Takashi Murakami Nostalgia Meets Louis Vuitton Trunkmaking
The Murakami connection gives this piece its soul. Monogram Multicolore still carries a very specific type of nostalgia. It brings back the early 2000s moment when Louis Vuitton, under Marc Jacobs, opened the door wider for artists to reshape house codes. Murakami’s rainbow Monogram made LV feel younger, louder and more plugged into pop culture without losing the heritage underneath.
That is why this trunk works so well. It does not feel like a random novelty piece. It connects Louis Vuitton’s trunkmaking foundation to a print that already has collector weight. The result is a home object that speaks to fashion history, art collecting and music taste at the same time.
There is also something smart about using the Music Trunk as the canvas. Vinyl has become more than a music format again. For a certain buyer, records are now part of a room’s identity. They show taste, patience and physical connection in a world where most music lives on a phone. Louis Vuitton takes that idea and pushes it into full luxury territory.
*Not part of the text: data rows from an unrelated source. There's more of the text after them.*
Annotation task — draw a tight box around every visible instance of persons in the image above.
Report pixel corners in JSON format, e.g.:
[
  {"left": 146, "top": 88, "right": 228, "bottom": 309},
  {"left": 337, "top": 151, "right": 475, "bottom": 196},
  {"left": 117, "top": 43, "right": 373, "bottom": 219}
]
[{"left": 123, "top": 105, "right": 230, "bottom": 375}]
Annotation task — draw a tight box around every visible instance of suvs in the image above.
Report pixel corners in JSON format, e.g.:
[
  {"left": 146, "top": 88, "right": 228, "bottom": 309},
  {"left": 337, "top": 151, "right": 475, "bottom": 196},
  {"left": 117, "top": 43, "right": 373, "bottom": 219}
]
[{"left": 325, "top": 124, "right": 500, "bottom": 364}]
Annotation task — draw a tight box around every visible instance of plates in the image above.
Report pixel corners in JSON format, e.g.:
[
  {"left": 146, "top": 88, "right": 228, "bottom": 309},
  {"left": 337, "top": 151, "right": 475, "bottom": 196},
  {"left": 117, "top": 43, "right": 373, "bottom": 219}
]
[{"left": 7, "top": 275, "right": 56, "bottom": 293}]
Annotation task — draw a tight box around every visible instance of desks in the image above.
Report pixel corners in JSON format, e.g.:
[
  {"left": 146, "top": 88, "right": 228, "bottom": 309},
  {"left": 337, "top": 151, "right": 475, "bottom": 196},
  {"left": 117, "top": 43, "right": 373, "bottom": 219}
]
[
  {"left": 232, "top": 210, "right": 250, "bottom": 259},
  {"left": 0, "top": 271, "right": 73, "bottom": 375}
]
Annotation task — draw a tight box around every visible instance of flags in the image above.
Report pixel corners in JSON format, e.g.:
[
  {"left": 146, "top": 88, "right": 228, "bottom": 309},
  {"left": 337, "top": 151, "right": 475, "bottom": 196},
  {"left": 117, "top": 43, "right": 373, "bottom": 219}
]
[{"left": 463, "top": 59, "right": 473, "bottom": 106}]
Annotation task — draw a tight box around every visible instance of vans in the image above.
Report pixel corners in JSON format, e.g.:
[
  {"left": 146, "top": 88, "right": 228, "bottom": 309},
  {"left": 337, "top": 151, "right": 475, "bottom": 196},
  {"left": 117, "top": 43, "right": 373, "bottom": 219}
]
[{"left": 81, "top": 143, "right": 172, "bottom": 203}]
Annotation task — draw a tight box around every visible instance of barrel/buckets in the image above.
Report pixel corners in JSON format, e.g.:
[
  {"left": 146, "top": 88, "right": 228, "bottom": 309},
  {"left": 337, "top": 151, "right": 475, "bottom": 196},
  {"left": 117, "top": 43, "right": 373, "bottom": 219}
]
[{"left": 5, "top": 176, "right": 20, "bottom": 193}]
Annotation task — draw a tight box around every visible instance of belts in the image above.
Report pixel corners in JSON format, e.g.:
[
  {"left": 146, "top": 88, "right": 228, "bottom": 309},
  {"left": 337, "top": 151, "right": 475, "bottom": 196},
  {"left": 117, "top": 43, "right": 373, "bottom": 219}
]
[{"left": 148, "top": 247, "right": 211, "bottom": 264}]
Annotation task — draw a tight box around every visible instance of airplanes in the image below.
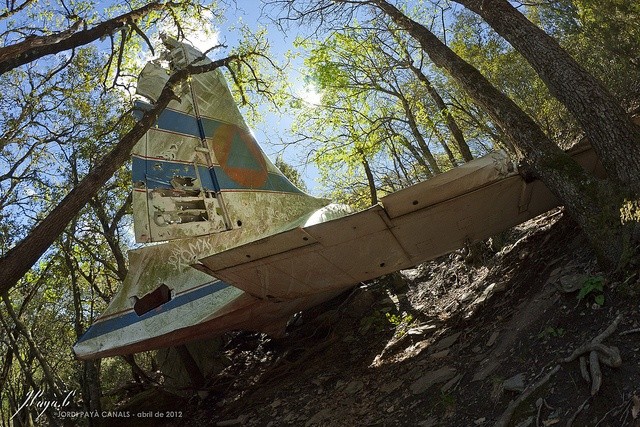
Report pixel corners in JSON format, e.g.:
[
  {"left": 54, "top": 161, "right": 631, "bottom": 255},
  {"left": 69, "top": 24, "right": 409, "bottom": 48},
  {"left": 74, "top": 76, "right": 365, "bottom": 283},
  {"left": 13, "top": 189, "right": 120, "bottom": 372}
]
[{"left": 45, "top": 18, "right": 624, "bottom": 394}]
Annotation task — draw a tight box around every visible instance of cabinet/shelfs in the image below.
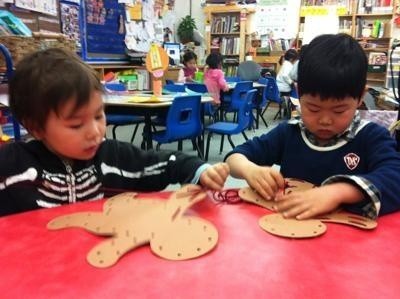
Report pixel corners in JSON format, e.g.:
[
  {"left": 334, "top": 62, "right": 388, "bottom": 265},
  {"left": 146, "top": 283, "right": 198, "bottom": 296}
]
[
  {"left": 203, "top": 0, "right": 255, "bottom": 77},
  {"left": 348, "top": 0, "right": 394, "bottom": 88}
]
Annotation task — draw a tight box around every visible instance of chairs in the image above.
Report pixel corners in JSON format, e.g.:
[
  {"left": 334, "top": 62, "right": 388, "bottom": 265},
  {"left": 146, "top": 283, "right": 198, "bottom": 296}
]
[{"left": 103, "top": 62, "right": 300, "bottom": 161}]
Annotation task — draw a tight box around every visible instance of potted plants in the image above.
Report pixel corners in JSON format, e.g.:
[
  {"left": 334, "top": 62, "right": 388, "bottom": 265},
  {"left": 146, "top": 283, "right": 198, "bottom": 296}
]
[{"left": 178, "top": 15, "right": 197, "bottom": 44}]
Built For The Listening Room, Not The Closet
The best part about the Louis Vuitton LV x TM Music Trunk is that it does not need to be worn to be seen. This is luxury designed for the home. It is the kind of piece that can anchor a room the same way a serious coffee table book, sculptural chair or statement bar cart can.
For the right collector, the appeal is not only the storage. It is the ritual. Opening the trunk, pulling a record, setting it on the turntable and letting the piece become part of the listening experience gives it more romance than a standard display object. It makes music feel slower, more intentional and more cinematic.
Of course, the price puts it in rare air. At $63,500, this is not for someone simply looking to organize a record collection. This is for the collector who wants the storage itself to carry the same weight as the records inside it. It is for the Louis Vuitton loyalist, the Murakami fan, the vinyl obsessive and the interiors person who wants a piece that can sit at the intersection of all three.

The Verdict
The Louis Vuitton LV x TM Music Trunk is excessive in the best possible way. It takes vinyl storage, wraps it in one of the most nostalgic Louis Vuitton art collaborations ever, and turns it into a collectible home object.
It is colorful, expensive, functional and deeply specific. That is also what makes it interesting. In a world full of quiet luxury, this trunk is not trying to whisper. It is a statement piece for people who see music, design and fashion history as part of the same lifestyle.